The overall average speed 19.5 mph.


----------



## bigreid

That is pretty good mph and mpg! It is amazing what 3/4 throttle will do. Is your top speed around 30 with the 40hp jet?


----------



## bobshem

> Is your top speed around 30 with the 40hp jet?



No, probably mid to upper 20s depending on the load and the wear on the impeller and sleeve.

It seems to me that I got about 28 mph when the jet was first installed and the boat was empty. I had my Kenai cam installed. I also had the original three blade aluminum impeller in place.

I think that the only time I'd see 30 is going down river empty.

Side note: After I purchased a stainless four blade impeller I noticed that my hole shot is much better. I went to Alexander Creek loaded down with two 200 pound guys, a 70 pound dog, tent, cooler, ice, seven 6 gallon cans of gas, etc. I was impressed at how nicely the boat got on step. I expected the boat to dog and maybe even not get on step but I was pleasantly surprised when that didn't happen.

The four blade stainless doesn't seem to help the top end, however.

I'd like to get a tachometer to help monitor the wear on the jet.


----------



## bigreid

Bob,
Check out tinytach.com or something like that. I know the company name is tiny tach. Danny in the boat forum highly reccomends them and I will probably get one for each of my motors as 40 bucks seems pretty nice for a tach! Obviously not top of the line but they will get the job done.

Did you get the SS impeller yourself or did you have J. Kim put it in? 

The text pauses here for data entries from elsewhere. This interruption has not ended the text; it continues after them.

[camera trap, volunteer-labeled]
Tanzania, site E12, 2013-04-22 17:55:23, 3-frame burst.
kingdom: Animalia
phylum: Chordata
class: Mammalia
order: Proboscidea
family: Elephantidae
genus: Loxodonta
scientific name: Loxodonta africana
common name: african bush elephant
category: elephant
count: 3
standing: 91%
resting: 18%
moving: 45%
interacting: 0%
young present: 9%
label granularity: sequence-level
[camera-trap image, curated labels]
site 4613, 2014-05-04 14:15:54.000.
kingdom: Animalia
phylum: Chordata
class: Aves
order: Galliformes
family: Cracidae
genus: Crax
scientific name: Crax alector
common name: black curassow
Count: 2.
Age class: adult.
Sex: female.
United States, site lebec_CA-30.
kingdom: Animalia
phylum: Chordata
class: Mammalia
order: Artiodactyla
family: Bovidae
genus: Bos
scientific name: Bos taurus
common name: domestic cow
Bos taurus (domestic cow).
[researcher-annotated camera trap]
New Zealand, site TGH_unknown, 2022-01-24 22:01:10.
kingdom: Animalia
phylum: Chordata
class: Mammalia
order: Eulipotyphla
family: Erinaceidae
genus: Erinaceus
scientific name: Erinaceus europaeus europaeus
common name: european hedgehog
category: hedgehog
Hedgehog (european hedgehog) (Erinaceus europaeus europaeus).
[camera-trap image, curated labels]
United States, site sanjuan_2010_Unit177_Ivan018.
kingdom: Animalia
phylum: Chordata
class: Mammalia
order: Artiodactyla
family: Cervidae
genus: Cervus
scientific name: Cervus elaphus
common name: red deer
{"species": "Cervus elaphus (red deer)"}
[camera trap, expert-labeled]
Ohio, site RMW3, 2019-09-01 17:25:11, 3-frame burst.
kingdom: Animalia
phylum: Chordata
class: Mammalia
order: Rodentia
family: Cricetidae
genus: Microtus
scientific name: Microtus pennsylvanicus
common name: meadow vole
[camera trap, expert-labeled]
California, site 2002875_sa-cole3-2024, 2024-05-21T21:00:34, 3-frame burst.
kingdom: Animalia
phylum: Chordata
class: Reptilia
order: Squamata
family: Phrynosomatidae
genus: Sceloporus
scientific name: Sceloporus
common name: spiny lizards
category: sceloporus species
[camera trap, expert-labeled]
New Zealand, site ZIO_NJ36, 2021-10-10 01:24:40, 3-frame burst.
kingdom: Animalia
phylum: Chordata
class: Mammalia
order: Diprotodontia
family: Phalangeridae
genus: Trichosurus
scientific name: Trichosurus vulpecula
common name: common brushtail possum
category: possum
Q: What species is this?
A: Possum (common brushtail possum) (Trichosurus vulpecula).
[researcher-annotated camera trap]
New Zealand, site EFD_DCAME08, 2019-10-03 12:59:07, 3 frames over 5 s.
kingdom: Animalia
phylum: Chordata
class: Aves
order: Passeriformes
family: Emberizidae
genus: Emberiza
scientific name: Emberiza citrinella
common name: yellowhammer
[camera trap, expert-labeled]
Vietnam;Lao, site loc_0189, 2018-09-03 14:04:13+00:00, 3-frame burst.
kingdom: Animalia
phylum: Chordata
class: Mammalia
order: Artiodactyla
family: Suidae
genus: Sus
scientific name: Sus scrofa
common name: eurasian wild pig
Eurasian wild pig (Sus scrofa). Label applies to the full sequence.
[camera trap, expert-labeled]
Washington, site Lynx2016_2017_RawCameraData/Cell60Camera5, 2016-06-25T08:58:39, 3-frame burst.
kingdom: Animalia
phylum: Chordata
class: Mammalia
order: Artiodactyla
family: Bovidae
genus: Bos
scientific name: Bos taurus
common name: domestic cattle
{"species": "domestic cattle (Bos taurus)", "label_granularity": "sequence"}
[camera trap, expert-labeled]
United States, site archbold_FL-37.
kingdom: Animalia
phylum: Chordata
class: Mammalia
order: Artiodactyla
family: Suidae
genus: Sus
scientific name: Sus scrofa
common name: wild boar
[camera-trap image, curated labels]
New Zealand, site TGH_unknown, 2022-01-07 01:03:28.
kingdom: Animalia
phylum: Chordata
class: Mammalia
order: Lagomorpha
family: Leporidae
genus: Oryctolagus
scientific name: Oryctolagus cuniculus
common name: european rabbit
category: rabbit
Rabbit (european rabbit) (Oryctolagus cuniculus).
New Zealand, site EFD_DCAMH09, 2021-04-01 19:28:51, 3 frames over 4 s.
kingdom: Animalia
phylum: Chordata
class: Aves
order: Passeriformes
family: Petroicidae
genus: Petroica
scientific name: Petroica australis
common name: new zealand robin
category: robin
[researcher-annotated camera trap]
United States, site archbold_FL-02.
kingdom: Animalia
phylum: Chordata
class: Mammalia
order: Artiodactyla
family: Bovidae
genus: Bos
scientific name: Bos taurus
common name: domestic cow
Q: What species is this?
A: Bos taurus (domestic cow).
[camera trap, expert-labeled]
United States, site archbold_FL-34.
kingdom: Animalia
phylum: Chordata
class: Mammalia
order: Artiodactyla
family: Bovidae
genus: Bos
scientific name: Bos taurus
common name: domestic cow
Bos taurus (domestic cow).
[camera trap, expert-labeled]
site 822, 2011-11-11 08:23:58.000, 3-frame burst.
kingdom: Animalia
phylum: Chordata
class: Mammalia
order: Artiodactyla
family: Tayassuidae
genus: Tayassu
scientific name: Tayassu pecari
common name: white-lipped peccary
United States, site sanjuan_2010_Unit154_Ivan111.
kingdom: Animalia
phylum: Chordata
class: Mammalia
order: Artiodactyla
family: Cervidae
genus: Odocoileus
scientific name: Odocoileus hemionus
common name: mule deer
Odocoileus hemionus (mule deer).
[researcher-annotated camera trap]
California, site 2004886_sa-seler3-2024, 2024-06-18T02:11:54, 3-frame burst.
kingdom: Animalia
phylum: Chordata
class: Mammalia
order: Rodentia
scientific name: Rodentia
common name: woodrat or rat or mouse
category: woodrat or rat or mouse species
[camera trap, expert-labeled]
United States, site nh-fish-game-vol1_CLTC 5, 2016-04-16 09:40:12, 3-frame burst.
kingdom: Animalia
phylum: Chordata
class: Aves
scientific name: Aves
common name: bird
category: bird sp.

I am thinking of getting one as well, for less wear more than anything. I am guessing around $500 bucks or so, plus a new sleeve. I am thinking of the new composite sleeve that J. Kim reccommended.


----------



## bobshem

No. I put the sleeve and impeller in myself. It is an easy task, easier than repacking trailer wheel bearings.

Buy your parts at A-1 prop and impeller repair on Dowling where it curves north. They have the best prices I could find, plus I am not sure where you can find a four blade stainless, except at A-1.

The guy that owns the place seems to be a top-notch businessman.


----------



## bigreid

Thanks Bob, I will have to stop by there. I used to do business there when Bob was the manager and haven't been there since the sale and move. I would like to get a SS impeller for my jet, just to keep down the wear, I think it will save time and money in the long run. I think my impeller and sleeve is pretty warn.

Did you check out tiny tach??


----------



## bobshem

I am currently "on the road" in Toulouse France. I am accompanying my wife on a trip that she "won" from her job. My access to the forum is iffy for the next week or so.

I will google Tiny Tach and see what I find.

I think that the only decent way to assure good performance from an outboard jet is to do some GPS work and some Tach work immediately after you install a new impeller and sleeve. Once the sleeve wears or the impeller wears you will probably note a decrease in running speeds and an increase in RPMs. A significant change in top end or RPMs would signal time to reshim or replace parts.


----------